Minimalism: Drinking Coffee

Photo by Robin Sharma / Unsplash

Coffee is a luxury. At Eataly, the Italians introduced me to the philosophy of coffee. It's not just a drink; it's an experience. One morning I added sugar to my Lavazza coffee, and my Italian counterpart asked me why I was ruining it. I brushed him off but took a taste of his coffee and was sold. The robust flavor and aroma left my tastebuds excited. Minimalism is drinking coffee without add-ons but also infrequently.

There's nothing wrong with optimizing your coffee experience. On its own, coffee is great for energy, mental health, and heart health. But if you're adding sugar or milk to your coffee, find healthier solutions to boost it, like ghee butter or coconut oil; both are rich oils that offer a natural sweetness. I drink coffee for the flavor; adding sugar just means I'm tasting sweetness. I can taste sweetness anytime. But with coffee, I want the natural flavors of drinking a pre-grounded Cafe Touba vs. the fresh sensation of grinding Monteloro Coffee beans. My palate is refine.

Natural Flavors: Not Added, Just Is

I eat fruit for its natural sweet, bitter, tangy, and sour flavors. An organic red grape tastes different than a regular red grape, which tastes different than an organic green or black grape. An organic granny smith apple tastes like no other apple. Eating it is a unique process where you bite into, feel the drops of natural juice hit the back of your teeth, tongue, and palate, and slightly squint your eyes, depending on the sourness. A rose by any other name and stuff like that. I want that.

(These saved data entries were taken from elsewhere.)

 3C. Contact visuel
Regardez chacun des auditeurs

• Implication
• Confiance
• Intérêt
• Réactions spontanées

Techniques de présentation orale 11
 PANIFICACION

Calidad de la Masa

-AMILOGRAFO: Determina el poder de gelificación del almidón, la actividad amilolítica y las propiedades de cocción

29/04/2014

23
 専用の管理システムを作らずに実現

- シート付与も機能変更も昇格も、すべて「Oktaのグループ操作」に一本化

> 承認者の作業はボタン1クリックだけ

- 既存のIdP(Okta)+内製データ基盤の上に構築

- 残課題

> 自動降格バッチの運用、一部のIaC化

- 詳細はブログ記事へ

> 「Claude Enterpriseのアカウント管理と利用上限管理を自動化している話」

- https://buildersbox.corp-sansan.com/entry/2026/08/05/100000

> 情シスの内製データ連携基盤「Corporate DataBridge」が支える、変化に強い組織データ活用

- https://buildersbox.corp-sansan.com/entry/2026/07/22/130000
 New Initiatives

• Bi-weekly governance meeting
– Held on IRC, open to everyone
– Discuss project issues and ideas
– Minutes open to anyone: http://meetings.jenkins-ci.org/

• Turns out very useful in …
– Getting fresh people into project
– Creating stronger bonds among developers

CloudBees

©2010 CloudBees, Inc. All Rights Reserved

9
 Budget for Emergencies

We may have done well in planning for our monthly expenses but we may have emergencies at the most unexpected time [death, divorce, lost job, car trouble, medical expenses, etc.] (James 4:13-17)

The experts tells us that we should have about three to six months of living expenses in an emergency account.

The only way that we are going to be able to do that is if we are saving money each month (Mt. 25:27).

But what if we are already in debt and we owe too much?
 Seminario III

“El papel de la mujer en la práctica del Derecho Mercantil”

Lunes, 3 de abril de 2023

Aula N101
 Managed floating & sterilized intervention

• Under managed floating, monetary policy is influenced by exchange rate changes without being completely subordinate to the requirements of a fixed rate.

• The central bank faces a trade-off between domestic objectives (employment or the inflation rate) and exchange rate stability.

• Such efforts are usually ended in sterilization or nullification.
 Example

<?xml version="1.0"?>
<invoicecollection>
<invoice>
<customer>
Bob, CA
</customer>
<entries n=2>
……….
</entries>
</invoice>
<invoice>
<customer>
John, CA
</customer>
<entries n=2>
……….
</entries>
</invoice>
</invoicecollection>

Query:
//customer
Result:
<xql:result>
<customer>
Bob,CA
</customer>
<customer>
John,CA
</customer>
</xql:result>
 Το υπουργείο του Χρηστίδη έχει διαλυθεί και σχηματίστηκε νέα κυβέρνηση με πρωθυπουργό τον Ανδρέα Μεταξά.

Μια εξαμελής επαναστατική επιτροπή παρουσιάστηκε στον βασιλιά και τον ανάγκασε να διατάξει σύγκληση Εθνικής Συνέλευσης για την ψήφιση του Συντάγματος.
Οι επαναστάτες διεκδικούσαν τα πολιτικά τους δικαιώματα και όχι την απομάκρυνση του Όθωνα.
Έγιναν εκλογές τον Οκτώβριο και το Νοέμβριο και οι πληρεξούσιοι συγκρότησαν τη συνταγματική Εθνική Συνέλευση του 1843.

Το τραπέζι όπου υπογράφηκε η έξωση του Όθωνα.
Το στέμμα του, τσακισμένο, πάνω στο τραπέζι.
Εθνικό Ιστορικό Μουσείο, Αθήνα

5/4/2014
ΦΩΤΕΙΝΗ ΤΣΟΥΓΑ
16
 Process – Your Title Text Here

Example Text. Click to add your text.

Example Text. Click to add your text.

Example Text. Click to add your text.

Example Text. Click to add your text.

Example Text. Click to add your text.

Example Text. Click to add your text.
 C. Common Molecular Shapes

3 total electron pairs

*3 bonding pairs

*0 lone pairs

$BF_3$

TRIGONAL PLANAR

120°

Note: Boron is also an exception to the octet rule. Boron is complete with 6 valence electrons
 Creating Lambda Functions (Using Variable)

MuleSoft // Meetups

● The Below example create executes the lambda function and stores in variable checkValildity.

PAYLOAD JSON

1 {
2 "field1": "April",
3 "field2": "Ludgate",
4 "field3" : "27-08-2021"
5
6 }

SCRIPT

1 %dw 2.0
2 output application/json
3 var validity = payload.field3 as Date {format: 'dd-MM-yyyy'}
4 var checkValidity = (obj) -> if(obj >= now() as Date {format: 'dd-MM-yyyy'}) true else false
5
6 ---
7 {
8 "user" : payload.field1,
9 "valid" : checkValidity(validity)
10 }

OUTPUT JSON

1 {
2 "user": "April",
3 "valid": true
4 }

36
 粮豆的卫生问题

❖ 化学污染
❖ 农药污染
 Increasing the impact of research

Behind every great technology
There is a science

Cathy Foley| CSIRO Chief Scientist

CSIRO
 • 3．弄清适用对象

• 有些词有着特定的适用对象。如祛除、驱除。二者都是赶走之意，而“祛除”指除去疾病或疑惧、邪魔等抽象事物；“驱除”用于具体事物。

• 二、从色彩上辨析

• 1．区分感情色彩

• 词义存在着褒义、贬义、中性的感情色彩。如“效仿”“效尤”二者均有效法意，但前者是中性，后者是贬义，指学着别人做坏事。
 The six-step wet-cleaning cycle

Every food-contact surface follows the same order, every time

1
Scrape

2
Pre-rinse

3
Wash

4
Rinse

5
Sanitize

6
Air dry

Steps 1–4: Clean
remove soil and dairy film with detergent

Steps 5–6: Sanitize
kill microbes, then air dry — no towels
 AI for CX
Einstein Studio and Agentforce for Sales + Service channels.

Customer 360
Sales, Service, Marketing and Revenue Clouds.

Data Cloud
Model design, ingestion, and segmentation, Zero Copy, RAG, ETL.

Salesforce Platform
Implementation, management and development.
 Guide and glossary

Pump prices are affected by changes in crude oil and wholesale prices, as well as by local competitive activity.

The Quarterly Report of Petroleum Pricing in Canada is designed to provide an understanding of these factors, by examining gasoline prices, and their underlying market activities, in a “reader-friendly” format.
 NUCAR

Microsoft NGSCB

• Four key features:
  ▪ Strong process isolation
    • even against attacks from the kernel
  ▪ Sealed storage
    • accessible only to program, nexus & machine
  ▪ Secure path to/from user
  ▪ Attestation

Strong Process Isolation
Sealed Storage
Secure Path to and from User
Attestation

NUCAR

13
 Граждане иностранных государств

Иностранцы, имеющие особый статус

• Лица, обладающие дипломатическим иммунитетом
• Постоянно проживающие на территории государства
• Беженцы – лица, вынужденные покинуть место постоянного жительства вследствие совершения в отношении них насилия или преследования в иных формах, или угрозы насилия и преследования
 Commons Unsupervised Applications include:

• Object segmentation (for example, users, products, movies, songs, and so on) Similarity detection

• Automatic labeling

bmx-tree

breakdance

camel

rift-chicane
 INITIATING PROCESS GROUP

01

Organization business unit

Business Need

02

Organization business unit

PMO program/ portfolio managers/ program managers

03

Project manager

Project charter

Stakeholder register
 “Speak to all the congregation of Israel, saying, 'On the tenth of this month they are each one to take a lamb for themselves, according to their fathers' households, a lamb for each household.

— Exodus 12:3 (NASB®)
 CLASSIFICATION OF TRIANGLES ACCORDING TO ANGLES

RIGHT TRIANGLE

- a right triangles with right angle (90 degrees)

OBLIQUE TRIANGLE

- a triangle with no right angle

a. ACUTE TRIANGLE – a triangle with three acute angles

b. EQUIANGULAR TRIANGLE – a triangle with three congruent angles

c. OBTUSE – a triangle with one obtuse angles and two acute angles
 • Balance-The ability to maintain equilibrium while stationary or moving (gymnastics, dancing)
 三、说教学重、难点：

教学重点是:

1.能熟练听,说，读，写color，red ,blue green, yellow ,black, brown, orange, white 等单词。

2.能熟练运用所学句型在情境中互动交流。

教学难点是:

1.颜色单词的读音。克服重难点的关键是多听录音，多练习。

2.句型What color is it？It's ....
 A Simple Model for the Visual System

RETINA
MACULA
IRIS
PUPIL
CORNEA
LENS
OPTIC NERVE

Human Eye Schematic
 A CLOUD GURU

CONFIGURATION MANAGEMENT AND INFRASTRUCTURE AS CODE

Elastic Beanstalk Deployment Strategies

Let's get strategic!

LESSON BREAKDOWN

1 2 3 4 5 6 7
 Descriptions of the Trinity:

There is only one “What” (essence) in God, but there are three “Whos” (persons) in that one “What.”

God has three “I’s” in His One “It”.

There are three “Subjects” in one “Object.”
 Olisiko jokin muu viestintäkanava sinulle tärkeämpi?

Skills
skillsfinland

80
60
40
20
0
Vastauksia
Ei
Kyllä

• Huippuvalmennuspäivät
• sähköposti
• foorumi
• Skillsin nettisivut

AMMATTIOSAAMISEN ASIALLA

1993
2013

I don't need to taste sugar anymore. I've tasted it all of my life. I need a dose of nature's intoxication, so I can say "wow" when the dark rich liquid first hits my taste buds and splashes onto the roof of my mouth. I want to smell it.

I enjoy coffee about three days a month. I boil water in a kettle, transfer it to my 2-cup Bialetti Moka Expresso maker, choose between my culturally diverse coffee selection, and grind the beans till they're fine. I use a Japanese tea cup to set my limit.

One cup for the day, and the Bialetti goes in the fridge. Tomorrow I enjoy the remaining coffee, and then I repour boiled water and run through the grounds again. Sometimes I even go for thirds, and on those days, I add a splash of almond milk and a dab of cane sugar since the flavor has mostly gone. Then I use the grinds for my coffee face/body scrub. Minimalism is longevity.

My mother taught me how to make work stretch. She's lived in Europe and experienced refined culture. She taught me how to be a gentleman, but sometimes she gets too comfortable in her Americanness, and I have to reintroduce culture back to her.

Having conversations with Mama.

Minimialsm Isn't Addiction

I don't need coffee every day. I don't want it every day. Coffee consumerism, the daily consumption of the same plant, is toxic to the farmer, the industry, and agriculture. Overconsumption is toxic to culture.

The people who NEED coffee to function represent another form of addiction that's cheap and socially acceptable. The natural should be an addiction, and water is as natural as it gets, but we're running out of that too. The same boost coffee offers I can get from my 2-ingredient water detox. Plus, no jitters, crashers, or mental plateaus. Boosted water keeps me mellow, and I use daily walks for a mental boost.

I'm looking for experiences, and drinking coffee daily becomes another low-value codependent action. "I can't think without my morning coffee." It's another cog-in-the-wheel action. They don't hear me tho.